I moved out, and we stayed friends. We tried a few months later to patch things up. It didn’t work. My family hated how he sponged my time. Then the pandemic hit. Jake texted me, as he often did while we were together, saying it was difficult to be the person no one wanted to talk to. I texted back viciously that he could see a therapist, work on himself for once. He blocked me. My family and friends rejoiced and told me all the ways he was awful. I thought it was because they were trying to be supportive.
Then last week I was thinking (a dangerous pastime), wondering how Jake was and if he wanted closure. He wasn’t the type to just cut ties out of the blue. I offered an olive branch over text and he called me by our secret pet name for each other in return.
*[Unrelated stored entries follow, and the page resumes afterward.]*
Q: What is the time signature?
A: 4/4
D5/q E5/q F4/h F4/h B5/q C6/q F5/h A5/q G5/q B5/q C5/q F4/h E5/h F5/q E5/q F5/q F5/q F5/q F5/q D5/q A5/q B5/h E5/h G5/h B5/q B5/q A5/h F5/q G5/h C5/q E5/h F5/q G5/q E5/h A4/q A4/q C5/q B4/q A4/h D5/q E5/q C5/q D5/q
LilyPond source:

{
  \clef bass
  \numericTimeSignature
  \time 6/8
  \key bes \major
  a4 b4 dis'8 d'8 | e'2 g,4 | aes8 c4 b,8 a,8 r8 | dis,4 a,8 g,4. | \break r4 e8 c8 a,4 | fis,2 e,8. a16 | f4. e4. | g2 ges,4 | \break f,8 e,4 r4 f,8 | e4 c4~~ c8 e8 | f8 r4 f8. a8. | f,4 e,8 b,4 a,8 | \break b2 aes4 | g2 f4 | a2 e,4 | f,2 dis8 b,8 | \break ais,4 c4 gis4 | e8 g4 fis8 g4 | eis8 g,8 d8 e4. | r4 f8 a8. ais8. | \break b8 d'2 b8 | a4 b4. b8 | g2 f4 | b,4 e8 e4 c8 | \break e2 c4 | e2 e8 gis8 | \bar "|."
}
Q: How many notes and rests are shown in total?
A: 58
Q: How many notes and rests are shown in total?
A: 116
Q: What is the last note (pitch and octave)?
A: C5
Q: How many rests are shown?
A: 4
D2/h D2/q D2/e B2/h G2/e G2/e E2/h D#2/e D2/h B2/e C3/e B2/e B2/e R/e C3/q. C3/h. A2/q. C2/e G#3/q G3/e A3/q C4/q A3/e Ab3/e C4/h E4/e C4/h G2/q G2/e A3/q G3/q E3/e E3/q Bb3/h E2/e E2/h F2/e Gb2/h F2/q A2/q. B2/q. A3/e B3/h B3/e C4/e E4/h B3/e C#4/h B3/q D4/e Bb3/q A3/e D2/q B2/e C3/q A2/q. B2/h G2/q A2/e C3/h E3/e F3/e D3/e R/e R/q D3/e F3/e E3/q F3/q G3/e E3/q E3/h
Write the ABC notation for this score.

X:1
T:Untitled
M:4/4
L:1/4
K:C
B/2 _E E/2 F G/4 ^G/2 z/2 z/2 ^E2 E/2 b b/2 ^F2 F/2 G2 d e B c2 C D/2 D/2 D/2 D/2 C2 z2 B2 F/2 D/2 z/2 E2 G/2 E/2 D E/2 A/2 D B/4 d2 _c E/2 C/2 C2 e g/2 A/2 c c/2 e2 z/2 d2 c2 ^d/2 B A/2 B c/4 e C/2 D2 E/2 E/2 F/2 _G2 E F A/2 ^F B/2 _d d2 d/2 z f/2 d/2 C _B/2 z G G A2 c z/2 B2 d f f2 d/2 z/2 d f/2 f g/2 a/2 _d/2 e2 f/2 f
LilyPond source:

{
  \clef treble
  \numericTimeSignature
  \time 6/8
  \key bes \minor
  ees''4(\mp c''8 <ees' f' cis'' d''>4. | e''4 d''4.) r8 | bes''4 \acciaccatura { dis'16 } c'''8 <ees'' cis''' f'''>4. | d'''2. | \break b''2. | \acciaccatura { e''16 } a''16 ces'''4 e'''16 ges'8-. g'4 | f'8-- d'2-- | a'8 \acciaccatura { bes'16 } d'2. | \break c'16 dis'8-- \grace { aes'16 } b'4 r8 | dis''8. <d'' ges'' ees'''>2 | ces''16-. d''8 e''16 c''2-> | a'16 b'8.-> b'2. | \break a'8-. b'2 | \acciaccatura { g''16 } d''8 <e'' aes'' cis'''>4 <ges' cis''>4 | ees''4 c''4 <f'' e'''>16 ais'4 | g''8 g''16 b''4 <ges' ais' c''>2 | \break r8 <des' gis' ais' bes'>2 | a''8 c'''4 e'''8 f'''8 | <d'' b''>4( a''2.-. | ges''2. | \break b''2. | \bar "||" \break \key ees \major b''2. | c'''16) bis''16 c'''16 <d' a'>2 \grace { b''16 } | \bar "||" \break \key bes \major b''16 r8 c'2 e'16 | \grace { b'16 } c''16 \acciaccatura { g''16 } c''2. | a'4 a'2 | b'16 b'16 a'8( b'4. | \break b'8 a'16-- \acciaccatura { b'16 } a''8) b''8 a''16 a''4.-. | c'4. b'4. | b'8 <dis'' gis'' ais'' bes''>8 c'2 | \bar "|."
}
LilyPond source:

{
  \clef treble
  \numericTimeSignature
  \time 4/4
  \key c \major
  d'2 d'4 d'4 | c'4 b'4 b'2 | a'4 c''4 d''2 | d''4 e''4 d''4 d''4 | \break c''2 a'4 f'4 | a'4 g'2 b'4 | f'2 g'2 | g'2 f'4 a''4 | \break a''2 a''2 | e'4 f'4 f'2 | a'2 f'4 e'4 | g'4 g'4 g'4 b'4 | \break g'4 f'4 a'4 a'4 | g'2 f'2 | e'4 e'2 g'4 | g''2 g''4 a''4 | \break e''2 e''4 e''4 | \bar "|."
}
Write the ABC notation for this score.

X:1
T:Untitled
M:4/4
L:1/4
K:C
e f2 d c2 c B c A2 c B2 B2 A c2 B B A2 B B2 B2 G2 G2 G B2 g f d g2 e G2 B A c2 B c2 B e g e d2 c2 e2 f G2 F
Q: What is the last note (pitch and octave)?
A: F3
In the next week, I talked with him for about 8 hours a day for four days. Jake had started therapy and antidepressants. Was working toward getting better and wanted to be friends, even platonic partners. On the fourth day, my family intervened. Since then, I’ve been untangling a web of unintentional gaslighting going back almost 7 years. I wouldn’t say I’m not responsible for at least some of the toxicity between us. But I have learned that he does not care about me and that was all I needed to put him out of my life for good. I am aware of the ways I hurt him – most were made clear to me at the time; some I had come to on my own. I didn’t and still don’t know how deeply I was hurt by our relationship.
I know, and am sorry, that you have first hand experience with both sides of this kind of toxicity. I think that’s why I’m asking you, now that I’ve asked everyone else in my life.
I guess what I’m wondering, as someone intentionally oblivious, being manipulated and abused by someone just as intentionally oblivious of that manipulation, how to understand and prevent it from happening again?
How can I know myself when my mirror is so distorted from years of warping? How can I know my yes when my no has been so absent? How can I recover and share mutual intimacy with future partners? More importantly, how can I love myself after years of being “loved” the wrong way?